**Given problem 1**
Write out everything in the biographical passage from "She published her" down to "project in Europe.".
**Given problem 2**
List every year mentioned in the biographical passage.

**Excerpted passage**
%%
She published her first scholarly article in 1924 and received her master’s in 1926. While working on her master’s degree, Roger was asked to join the elite society Sigma Xi, an honorary science research society. Other members included Albert Einstein and Richard Feynman.
In 1929, Roger was able to step in as Head of the Howard University Zoology department for a time after the actual head took some time off to work on a project in Europe.
Roger earned her PhD in 1940 after years of hard work and perseverance (including being fired by a mentor who might have been more than that and caring for her disabled mother). In fact, her so-called mentor had begun mistreating her years before, pushing her further and further out of the way before finally firing her in 1936. When Roger earned her doctoral degree, she was forty-one years old.
%%
[Records]
%%
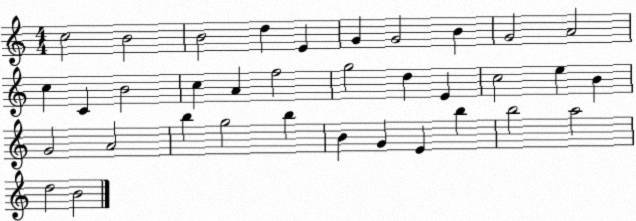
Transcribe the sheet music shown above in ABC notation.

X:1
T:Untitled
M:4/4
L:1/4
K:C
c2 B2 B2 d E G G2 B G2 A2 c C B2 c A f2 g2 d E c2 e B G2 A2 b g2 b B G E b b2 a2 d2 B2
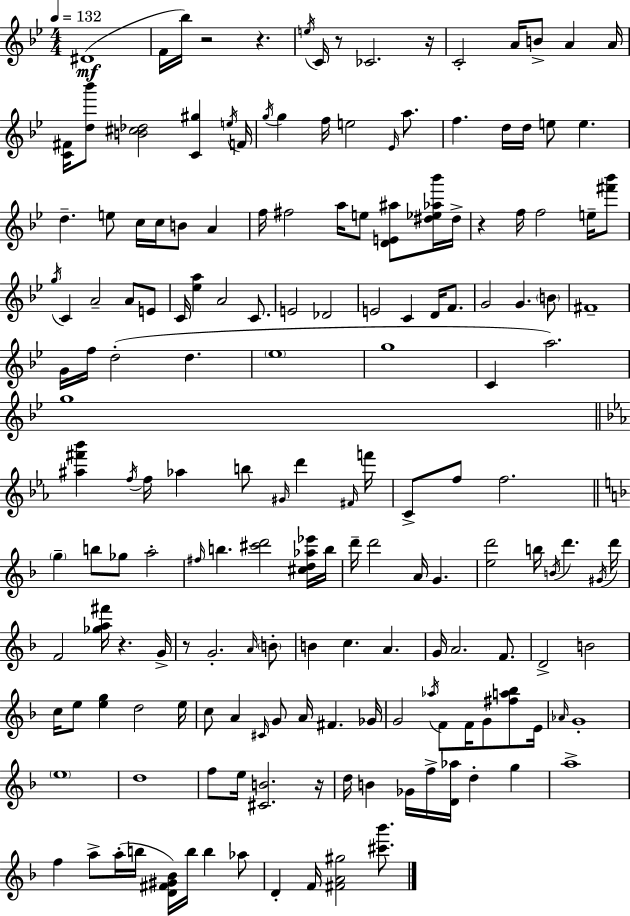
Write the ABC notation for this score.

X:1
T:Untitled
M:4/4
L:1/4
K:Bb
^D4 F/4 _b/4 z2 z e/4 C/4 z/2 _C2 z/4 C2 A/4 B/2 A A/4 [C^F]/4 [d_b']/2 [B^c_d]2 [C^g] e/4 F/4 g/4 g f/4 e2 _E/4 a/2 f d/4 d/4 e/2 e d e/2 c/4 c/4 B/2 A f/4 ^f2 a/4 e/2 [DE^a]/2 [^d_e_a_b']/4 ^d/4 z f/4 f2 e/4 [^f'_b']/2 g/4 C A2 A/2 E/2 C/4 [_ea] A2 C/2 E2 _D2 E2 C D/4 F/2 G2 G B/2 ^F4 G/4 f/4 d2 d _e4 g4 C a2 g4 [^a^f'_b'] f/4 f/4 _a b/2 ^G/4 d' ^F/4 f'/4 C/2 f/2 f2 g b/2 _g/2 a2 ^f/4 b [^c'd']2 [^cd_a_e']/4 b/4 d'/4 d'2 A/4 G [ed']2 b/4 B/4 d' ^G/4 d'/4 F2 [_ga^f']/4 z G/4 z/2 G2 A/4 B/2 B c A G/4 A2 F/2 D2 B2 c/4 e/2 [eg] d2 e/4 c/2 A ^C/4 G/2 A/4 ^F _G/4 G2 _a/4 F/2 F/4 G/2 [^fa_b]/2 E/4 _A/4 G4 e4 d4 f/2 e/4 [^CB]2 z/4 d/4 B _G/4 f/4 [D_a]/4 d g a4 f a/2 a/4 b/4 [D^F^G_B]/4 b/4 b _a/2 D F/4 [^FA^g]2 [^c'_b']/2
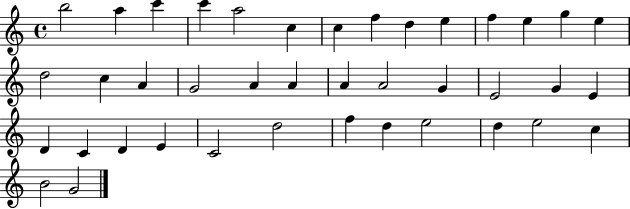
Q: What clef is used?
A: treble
%%
%%
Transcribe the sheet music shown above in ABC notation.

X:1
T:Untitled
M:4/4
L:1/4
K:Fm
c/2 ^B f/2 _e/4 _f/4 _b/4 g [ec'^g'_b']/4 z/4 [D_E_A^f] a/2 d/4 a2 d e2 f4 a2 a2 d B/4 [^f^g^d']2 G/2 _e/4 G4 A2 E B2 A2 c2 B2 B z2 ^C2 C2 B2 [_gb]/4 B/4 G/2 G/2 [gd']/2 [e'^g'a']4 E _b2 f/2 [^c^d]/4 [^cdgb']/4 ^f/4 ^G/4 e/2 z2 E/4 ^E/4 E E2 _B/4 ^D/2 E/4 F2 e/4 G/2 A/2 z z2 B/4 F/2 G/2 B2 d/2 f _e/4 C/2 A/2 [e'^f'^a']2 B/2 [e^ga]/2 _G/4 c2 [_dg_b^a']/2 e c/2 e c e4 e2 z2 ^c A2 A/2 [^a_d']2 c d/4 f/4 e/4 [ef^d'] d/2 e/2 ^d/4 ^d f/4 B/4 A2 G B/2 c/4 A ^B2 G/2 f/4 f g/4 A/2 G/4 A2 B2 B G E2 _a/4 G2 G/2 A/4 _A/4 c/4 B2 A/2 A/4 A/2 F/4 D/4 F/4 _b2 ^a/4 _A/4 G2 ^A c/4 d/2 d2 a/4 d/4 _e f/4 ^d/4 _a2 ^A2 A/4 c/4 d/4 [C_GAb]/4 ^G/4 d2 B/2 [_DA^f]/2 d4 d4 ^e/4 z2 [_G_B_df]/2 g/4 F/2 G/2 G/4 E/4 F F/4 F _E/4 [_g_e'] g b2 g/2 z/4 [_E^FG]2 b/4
%%
**Task result 1**
She published her first scholarly article in 1924 and received her master’s in 1926. While working on her master’s degree, Roger was asked to join the elite society Sigma Xi, an honorary science research society. Other members included Albert Einstein and Richard Feynman.
In 1929, Roger was able to step in as Head of the Howard University Zoology department for a time after the actual head took some time off to work on a project in Europe.

**Task result 2**
1924, 1926, 1929, 1940, 1936